(Raw data)
-------

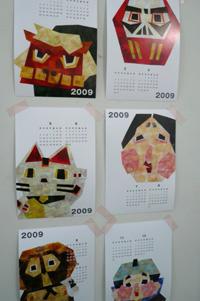大カレンダー展 作品の紹介 その3_a0017350_2581057.jpg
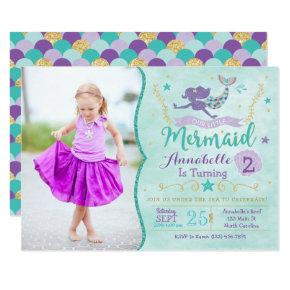 Mermaid Birthday Invite With Photo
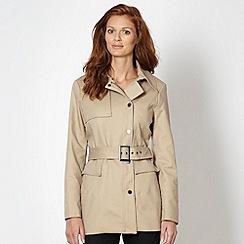 J by Jasper Conran - Designer beige short trench coat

-------

(To do) Every line of the listing must be reproduced exactly, though the pictures are to be left out.

(Exercise response)
大カレンダー展 作品の紹介 その3_a0017350_2581057.jpg
 Mermaid Birthday Invite With Photo
 J by Jasper Conran - Designer beige short trench coat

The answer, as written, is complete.